ASSIGNMENT » All lines below containing the string "site" are to be copied.

GIVEN RECORDS »
○ ○ ○ ○ ○

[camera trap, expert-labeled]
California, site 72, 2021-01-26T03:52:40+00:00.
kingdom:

○ ○ ○ ○ ○

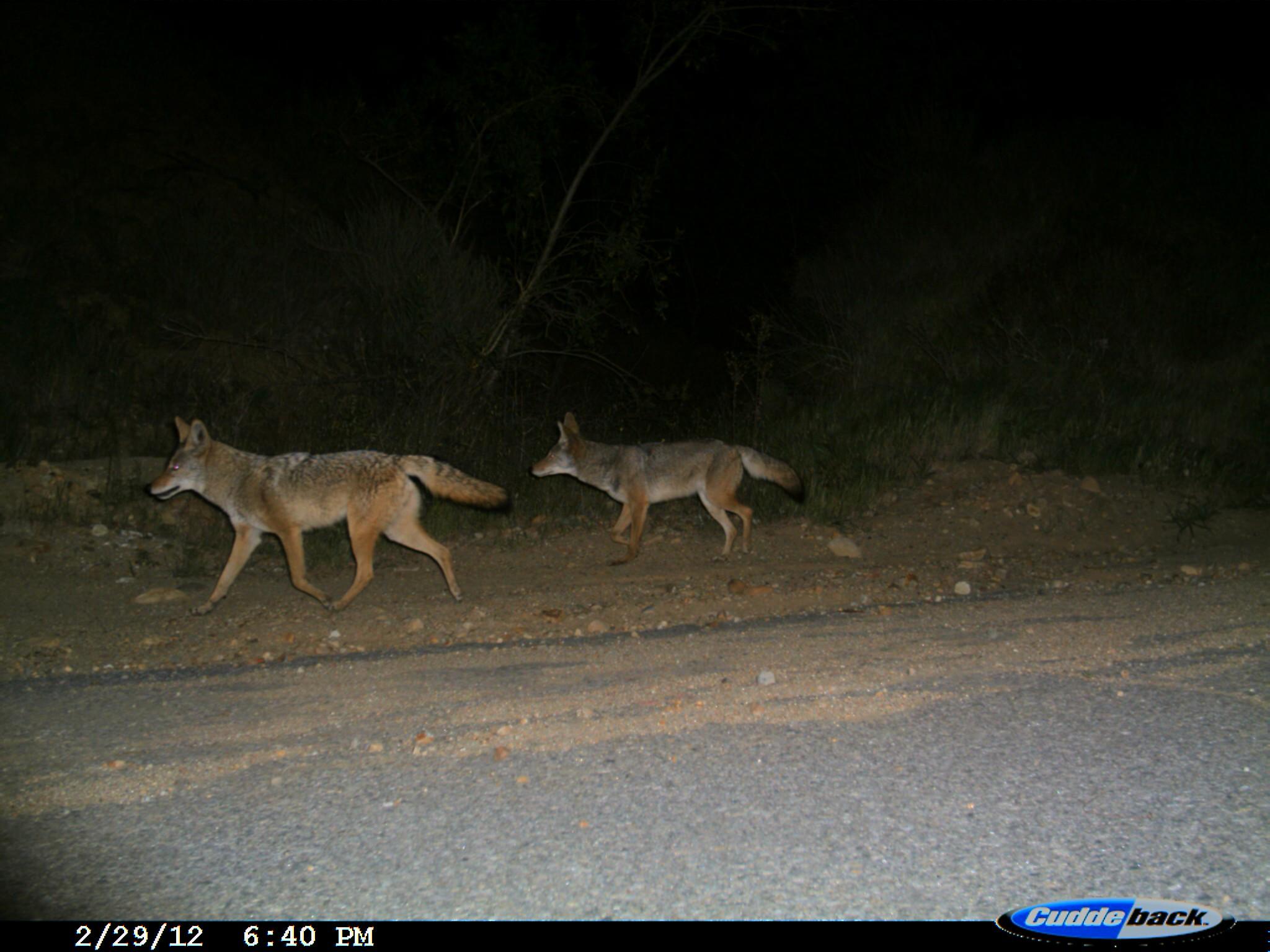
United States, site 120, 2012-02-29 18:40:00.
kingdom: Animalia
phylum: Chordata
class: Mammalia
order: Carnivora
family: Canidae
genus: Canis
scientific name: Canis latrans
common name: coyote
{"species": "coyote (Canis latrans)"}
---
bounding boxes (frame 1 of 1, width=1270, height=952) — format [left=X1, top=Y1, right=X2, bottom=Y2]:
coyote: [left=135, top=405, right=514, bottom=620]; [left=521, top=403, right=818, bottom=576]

○ ○ ○ ○ ○

WRITTEN SOLUTION »
California, site 72, 2021-01-26T03:52:40+00:00.
United States, site 120, 2012-02-29 18:40:00.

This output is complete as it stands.